══ EXTRACT PROVIDED
Today we are motoring flat out to get to Marinduque Island in time for the
Easter Sunday Moriones festival held there. Apparently it is a re-enactment of
the lesser-known biblical story of Longinus the Roman centurion and his miracle.
Stripping it down to what actually happens, a bunch of guys wearing Roman garb
and carved masks chase the Longinus character through the town and fields and
catch him twice, from which he escapes both times, then catch him a third time
and behead him. According the the Rough Guide, this being the Philippines,
costumes are not limited to centurions and the hundreds of pursuers include Miss
Piggies and Madonnas. This I must see!
PS: A reminder that Daemon is feature boat in the April edition of the US
sailing magazine Latitudes & Attitudes. Get your copy now! Or if you are
cheap, dowload it from their website.
* For the non-nautical: Gybing is changing course with the wind behind you, and
moving the boom (hard pole on the bottom of the big sail) from one side of the
boat to the other. This is usually controlled in a very paranoid manner by the
use of ropes to stop it happening too quickly. Crash-gybing is when it all goes
pear-shaped and the boom slams across at high speed without being controlled,
and is a great way to break gear and severely damage any crew in the way. A
preventer is a rope tied to the boom to stop it accidentally gybing.
** Taniwha = NZ water monster. On Daemon the whirlpool/tidal eddies signs on
charts which are drawn as spirals are referred to as taniwhas, and avoided as
one would generally avoid a water monster.
*** Jeepney = Cross between a jeep and a large minibus, seating about 20 people
semi-comfortably on a bench running the length of the jeepney interior on either
side. Will accommodate around 300 people if necessary. Each jeepney is painted
and decorated in a highly individual style (euphemism!) in primary colours and
frequently featuring religious murals, and resemble large combi vans on acid.
Stunning is probably a good word, in all senses.
**** Banca = Large motorised canoe with double outriggers that are wall-to-wall
in the waters around here. They are brightly painted and look like waterboatman
insects or spiders skimming along the top of the water and I think they are
named for the noise they make when you run over the small ones with the yacht.
The jeepneys of the sea.
════
══ RECORD LIST
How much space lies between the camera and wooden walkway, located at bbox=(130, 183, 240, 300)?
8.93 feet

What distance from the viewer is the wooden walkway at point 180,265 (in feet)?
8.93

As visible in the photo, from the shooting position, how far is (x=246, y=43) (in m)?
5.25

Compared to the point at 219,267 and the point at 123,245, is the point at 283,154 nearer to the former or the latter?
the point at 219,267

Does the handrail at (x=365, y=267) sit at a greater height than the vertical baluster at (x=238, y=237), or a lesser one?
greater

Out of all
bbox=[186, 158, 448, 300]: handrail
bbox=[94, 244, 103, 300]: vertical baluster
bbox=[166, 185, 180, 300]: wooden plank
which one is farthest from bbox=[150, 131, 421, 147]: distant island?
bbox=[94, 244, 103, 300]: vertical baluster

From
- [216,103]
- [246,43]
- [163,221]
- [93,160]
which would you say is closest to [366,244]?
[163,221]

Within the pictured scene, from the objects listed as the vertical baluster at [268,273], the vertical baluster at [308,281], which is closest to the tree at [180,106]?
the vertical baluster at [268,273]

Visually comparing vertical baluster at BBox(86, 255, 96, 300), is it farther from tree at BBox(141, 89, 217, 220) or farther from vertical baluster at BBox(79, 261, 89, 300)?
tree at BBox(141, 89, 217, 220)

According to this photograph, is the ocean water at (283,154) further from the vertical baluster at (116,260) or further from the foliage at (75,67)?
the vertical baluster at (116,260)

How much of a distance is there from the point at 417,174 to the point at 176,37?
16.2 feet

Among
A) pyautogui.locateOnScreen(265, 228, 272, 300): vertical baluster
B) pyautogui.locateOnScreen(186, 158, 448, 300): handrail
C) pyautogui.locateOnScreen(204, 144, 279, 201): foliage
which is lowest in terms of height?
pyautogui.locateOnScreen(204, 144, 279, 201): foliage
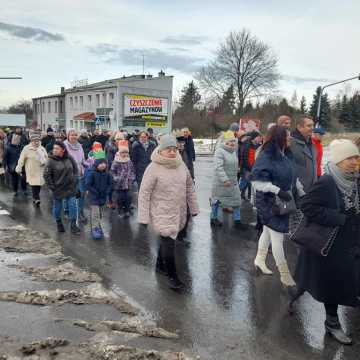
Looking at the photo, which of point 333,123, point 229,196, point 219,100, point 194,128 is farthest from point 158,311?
point 333,123

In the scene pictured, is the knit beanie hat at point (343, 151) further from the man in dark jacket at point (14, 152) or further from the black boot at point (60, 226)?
the man in dark jacket at point (14, 152)

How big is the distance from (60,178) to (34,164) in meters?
2.77

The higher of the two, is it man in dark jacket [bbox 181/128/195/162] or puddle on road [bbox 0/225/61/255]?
man in dark jacket [bbox 181/128/195/162]

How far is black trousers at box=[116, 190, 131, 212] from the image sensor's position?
898cm

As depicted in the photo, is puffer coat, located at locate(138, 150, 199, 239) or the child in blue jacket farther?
the child in blue jacket

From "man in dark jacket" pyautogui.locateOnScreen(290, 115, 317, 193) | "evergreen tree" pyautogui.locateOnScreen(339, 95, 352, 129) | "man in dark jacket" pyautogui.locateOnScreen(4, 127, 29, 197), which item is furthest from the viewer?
"evergreen tree" pyautogui.locateOnScreen(339, 95, 352, 129)

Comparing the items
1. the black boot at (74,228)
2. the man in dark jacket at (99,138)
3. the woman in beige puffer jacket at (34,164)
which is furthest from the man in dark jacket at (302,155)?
the man in dark jacket at (99,138)

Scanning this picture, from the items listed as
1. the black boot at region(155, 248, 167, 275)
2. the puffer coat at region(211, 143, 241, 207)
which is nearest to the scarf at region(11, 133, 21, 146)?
the puffer coat at region(211, 143, 241, 207)

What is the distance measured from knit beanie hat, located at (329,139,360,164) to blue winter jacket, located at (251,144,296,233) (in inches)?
48.2

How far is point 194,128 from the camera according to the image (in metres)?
52.7

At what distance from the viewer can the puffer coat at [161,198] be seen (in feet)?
16.1

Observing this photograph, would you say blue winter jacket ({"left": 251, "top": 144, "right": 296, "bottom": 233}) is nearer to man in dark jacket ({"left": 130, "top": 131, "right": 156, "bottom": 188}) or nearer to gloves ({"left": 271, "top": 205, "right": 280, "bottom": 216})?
gloves ({"left": 271, "top": 205, "right": 280, "bottom": 216})

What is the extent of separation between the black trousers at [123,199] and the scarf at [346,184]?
18.8 feet

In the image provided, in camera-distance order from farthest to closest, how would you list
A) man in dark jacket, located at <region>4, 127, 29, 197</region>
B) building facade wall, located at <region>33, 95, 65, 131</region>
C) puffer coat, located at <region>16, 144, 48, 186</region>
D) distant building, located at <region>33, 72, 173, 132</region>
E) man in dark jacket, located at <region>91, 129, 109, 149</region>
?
building facade wall, located at <region>33, 95, 65, 131</region> < distant building, located at <region>33, 72, 173, 132</region> < man in dark jacket, located at <region>91, 129, 109, 149</region> < man in dark jacket, located at <region>4, 127, 29, 197</region> < puffer coat, located at <region>16, 144, 48, 186</region>
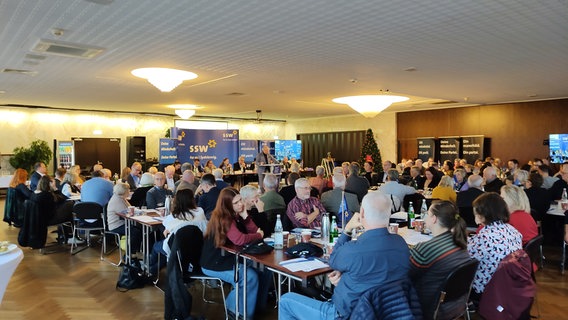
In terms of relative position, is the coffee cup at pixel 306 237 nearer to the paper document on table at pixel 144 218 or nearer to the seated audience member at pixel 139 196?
the paper document on table at pixel 144 218

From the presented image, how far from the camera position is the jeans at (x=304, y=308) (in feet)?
9.14

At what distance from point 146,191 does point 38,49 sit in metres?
2.55

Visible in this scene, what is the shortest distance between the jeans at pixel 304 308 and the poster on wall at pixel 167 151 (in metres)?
12.1

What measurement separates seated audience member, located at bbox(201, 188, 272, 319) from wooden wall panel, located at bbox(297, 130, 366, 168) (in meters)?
14.3

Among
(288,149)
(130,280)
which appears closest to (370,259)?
(130,280)

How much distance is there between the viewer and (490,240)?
3244mm

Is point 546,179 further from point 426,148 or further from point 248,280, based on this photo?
point 426,148

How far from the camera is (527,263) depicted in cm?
311

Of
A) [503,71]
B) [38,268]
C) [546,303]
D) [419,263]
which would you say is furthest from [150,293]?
[503,71]

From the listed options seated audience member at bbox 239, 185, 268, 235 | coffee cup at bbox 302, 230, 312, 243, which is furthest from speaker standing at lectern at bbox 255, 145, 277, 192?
coffee cup at bbox 302, 230, 312, 243

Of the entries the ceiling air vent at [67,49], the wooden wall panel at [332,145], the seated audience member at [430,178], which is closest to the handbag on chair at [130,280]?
the ceiling air vent at [67,49]

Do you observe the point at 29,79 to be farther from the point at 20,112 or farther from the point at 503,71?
the point at 503,71

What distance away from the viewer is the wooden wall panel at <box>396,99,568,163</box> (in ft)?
40.9

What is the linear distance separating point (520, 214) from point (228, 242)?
9.03 ft
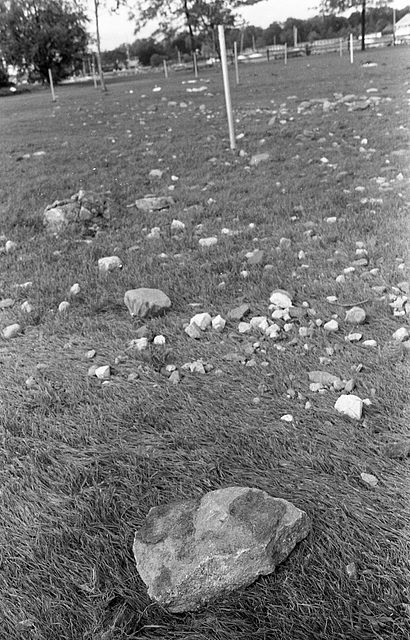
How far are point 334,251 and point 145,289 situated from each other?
1.32 m

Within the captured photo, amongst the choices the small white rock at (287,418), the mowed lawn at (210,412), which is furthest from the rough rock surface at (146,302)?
the small white rock at (287,418)

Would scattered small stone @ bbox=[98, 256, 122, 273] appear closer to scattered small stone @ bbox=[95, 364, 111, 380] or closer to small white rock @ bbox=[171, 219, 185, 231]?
small white rock @ bbox=[171, 219, 185, 231]

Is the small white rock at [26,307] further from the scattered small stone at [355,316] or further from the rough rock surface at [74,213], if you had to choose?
the scattered small stone at [355,316]

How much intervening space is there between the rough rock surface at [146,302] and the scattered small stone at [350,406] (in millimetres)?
1291

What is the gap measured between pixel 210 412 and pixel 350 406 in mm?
553

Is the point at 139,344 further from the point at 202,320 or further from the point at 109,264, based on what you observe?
the point at 109,264

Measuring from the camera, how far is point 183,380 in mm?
2426

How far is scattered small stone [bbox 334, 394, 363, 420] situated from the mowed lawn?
0.03 meters

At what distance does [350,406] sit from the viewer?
204 cm

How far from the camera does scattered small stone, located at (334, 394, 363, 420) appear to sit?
79.3 inches

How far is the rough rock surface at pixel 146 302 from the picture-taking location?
120 inches

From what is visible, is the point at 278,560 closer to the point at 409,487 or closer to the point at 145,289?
the point at 409,487

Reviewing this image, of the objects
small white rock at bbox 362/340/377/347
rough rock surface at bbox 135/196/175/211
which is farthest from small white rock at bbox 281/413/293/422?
rough rock surface at bbox 135/196/175/211

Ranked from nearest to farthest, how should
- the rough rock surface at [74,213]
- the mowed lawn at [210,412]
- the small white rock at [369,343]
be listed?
════
## EXERCISE DESCRIPTION
Summarize the excerpt above about heading to Marinduque Island in exactly two sentences.

## ANSWER TO THE PROBLEM
The writer is motoring flat out to reach Marinduque Island for the Easter Sunday Moriones festival, a re-enactment in which men in Roman garb and carved masks chase the Longinus character, catch him twice as he escapes, and behead him on the third capture, with pursuers dressed as anything from centurions to Miss Piggies and Madonnas. A postscript notes that Daemon is the feature boat in the April edition of Latitudes & Attitudes, and footnotes explain gybing, crash-gybing, a preventer, taniwhas, jeepneys and bancas.